# STATED EXERCISE:
Would you retype, word for word, the line with "How much distance exists" and every line after it through the end of the records below?

[BEGIN SOURCE RECORDS]

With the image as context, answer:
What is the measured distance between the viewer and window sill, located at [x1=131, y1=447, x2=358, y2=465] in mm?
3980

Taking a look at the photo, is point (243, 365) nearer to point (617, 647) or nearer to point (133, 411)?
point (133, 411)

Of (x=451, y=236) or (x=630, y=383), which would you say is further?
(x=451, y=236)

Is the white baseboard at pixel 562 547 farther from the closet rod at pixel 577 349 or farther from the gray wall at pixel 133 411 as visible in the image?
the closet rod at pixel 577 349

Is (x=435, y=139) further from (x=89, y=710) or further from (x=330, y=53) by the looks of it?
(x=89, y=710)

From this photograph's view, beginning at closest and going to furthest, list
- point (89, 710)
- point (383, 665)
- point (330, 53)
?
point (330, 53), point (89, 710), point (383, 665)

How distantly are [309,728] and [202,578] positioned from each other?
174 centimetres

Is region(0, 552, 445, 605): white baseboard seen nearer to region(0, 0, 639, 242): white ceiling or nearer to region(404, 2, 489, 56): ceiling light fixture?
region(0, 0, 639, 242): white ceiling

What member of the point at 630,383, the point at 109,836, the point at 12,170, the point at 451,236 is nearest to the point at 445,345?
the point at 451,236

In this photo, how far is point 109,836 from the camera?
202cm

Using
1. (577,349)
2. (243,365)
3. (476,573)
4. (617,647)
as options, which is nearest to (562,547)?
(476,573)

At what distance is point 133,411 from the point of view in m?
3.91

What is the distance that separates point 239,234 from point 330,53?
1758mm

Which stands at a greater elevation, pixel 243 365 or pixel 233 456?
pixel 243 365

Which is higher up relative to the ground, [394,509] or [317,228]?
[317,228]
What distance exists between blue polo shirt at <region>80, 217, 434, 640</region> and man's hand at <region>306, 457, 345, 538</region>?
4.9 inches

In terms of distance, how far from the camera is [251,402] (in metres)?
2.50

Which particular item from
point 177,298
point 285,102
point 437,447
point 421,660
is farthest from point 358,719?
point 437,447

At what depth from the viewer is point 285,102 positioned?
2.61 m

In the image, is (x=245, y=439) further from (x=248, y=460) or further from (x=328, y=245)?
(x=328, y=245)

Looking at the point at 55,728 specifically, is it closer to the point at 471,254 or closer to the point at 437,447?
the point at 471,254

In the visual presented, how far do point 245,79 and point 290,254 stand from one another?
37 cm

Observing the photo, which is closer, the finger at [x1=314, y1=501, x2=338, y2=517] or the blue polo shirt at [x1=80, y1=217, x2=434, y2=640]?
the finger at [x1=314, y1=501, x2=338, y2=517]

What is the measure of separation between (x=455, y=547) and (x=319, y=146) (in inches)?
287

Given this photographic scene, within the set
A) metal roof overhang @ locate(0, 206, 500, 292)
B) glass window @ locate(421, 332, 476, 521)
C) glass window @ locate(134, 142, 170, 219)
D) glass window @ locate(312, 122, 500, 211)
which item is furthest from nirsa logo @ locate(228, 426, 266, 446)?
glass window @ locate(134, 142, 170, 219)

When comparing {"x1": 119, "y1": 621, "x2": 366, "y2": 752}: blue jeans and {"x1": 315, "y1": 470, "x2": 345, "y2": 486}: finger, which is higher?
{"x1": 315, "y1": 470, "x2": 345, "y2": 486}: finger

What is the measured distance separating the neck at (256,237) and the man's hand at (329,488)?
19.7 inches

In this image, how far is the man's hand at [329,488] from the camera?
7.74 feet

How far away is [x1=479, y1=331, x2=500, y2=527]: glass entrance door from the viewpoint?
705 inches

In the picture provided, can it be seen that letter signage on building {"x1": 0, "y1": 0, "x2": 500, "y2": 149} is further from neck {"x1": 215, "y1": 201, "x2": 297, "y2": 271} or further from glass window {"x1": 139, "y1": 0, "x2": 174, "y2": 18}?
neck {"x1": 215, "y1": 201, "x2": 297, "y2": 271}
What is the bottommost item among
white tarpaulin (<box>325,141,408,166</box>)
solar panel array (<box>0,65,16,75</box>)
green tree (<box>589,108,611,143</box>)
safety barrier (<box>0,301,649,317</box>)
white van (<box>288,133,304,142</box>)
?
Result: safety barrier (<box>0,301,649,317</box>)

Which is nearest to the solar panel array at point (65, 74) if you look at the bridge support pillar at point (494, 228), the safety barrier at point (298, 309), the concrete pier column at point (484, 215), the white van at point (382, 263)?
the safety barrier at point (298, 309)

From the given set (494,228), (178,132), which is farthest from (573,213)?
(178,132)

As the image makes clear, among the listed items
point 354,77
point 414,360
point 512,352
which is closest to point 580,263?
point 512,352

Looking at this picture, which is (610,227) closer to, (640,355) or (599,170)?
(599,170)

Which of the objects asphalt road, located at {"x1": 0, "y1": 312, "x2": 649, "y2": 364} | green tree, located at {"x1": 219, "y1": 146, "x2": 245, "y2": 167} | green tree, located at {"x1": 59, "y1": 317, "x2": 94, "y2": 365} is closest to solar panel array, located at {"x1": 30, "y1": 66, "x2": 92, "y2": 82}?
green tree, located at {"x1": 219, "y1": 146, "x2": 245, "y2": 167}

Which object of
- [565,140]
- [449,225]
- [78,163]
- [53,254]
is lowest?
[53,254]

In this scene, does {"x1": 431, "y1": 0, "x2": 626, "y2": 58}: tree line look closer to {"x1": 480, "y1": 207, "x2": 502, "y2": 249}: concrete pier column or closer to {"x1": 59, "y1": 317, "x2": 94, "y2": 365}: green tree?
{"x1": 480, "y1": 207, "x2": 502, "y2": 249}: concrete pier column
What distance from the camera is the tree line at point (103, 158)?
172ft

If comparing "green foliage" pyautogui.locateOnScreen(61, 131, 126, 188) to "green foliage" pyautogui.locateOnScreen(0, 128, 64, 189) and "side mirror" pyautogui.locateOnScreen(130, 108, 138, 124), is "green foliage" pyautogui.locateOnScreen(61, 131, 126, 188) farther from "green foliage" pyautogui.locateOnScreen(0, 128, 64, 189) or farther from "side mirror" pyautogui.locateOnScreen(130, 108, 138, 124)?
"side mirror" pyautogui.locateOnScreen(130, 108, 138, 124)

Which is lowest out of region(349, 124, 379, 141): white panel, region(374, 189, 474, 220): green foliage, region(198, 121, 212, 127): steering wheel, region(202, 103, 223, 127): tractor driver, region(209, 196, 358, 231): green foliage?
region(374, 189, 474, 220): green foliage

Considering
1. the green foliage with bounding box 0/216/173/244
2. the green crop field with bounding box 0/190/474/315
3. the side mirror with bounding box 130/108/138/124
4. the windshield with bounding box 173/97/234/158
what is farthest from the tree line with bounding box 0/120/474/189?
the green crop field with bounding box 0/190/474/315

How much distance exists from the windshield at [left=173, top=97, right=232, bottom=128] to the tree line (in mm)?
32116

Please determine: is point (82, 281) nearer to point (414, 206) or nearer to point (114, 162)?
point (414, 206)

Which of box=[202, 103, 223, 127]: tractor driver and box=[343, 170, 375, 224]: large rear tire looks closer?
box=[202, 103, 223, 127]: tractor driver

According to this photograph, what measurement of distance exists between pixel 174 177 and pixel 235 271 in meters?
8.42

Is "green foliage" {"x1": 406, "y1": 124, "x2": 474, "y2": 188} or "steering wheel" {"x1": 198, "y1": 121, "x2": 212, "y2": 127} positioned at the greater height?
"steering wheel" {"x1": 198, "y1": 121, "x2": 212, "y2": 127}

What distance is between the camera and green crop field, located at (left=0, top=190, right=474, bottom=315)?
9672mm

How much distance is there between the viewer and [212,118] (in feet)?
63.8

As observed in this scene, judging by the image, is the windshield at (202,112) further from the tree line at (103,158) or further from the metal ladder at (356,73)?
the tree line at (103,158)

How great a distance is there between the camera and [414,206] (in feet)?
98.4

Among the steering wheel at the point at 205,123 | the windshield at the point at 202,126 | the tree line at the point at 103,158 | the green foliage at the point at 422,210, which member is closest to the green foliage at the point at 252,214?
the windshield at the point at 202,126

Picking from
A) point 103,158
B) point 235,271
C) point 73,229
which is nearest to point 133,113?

[END SOURCE RECORDS]

# THE REPLY:
How much distance exists from the windshield at [left=173, top=97, right=232, bottom=128] to the tree line (in mm)?
32116

Please determine: is point (82, 281) nearer to point (414, 206) or nearer to point (114, 162)?
point (414, 206)

Which of box=[202, 103, 223, 127]: tractor driver and box=[343, 170, 375, 224]: large rear tire looks closer?
box=[202, 103, 223, 127]: tractor driver

According to this photograph, what measurement of distance exists between pixel 174 177 and pixel 235 271 in meters?
8.42

Is "green foliage" {"x1": 406, "y1": 124, "x2": 474, "y2": 188} or "steering wheel" {"x1": 198, "y1": 121, "x2": 212, "y2": 127} positioned at the greater height?
"steering wheel" {"x1": 198, "y1": 121, "x2": 212, "y2": 127}

What distance is between the camera and green crop field, located at (left=0, top=190, right=474, bottom=315)?
9672mm

How much distance is there between the viewer and [212,118] (in feet)?
63.8

As observed in this scene, judging by the image, is the windshield at (202,112) further from the tree line at (103,158) or further from the metal ladder at (356,73)?
the tree line at (103,158)

How great a distance is there between the camera and [414,206] (in feet)?
98.4

Among the steering wheel at the point at 205,123 | the windshield at the point at 202,126 | the tree line at the point at 103,158 | the green foliage at the point at 422,210, which member is closest to the green foliage at the point at 252,214?
the windshield at the point at 202,126

Picking from
A) point 103,158
B) point 235,271
C) point 73,229
which is nearest to point 133,113?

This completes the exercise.